Perry experienced health problems including a burst colon in 2018 due to his drug usage, which required multiple surgeries and the use of a colostomy bag for months after.

In his memoir "Friends, Lovers and the Big Terrible Thing," published last year, Perry described going through detox dozens of times, and spending millions of dollars in repeated attempts to get sober.

Perry dedicated the book to "all of the sufferers out there," and wrote in the prologue: "I should be dead."

He wrote: "People would be surprised to know that I have mostly been sober since 2001. Save for about sixty or seventy little mishaps over the years."

TMZ, which first reported the news Saturday, said that no drugs were found at the scene. The celebrity news outlet said Perry was found by his assistant, who called 911.

The LA Times and TMZ both said there were no signs of foul play, citing anonymous sources. 

Reactions poured in from the Hollywood community on social media as news of Perry's death spread.

"Oh no!!! Matthew Perry!! You sweet, troubled soul!!" wrote Mira Sorvino, who starred with Perry in the 1994 television movie "Parallel Lives."

"May you find peace and happiness in Heaven, making everyone laugh with your singular wit!!!"

Josh Charles, who appeared with Perry on "The Good Wife," wrote: "Awful news. RIP brother."

Warner Bros. TV, which produced "Friends," wrote: "We are devastated to learn of Matthew Perry's passing. He was a true gift to us all.

"Our heart goes out to his family, loved ones and all of his fans."

----

_Short exercise A_. In the news piece about Matthew Perry, who found Perry, according to TMZ?
The entries below have nothing to do with the news piece.

_Dataset content_.
----

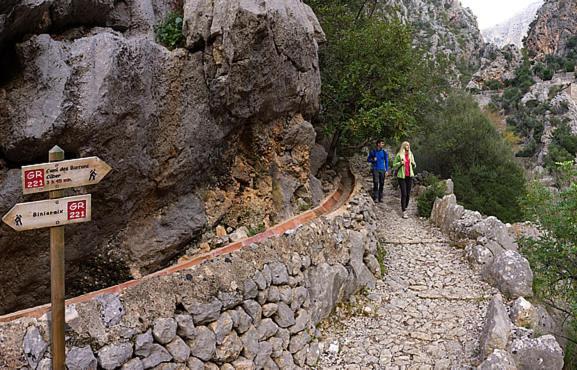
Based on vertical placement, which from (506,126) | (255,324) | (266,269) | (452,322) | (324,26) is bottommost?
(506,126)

----

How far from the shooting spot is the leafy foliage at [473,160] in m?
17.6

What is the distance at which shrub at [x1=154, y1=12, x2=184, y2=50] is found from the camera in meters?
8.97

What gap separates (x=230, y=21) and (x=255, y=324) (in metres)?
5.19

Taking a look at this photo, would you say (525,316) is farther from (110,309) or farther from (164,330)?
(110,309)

----

_Short exercise B_. Pick out every line of the entries that contains the word "which", with case counting.

_Exercise output A_. His assistant found him and called 911.

_Exercise output B_.
Based on vertical placement, which from (506,126) | (255,324) | (266,269) | (452,322) | (324,26) is bottommost?
What is the distance at which shrub at [x1=154, y1=12, x2=184, y2=50] is found from the camera in meters?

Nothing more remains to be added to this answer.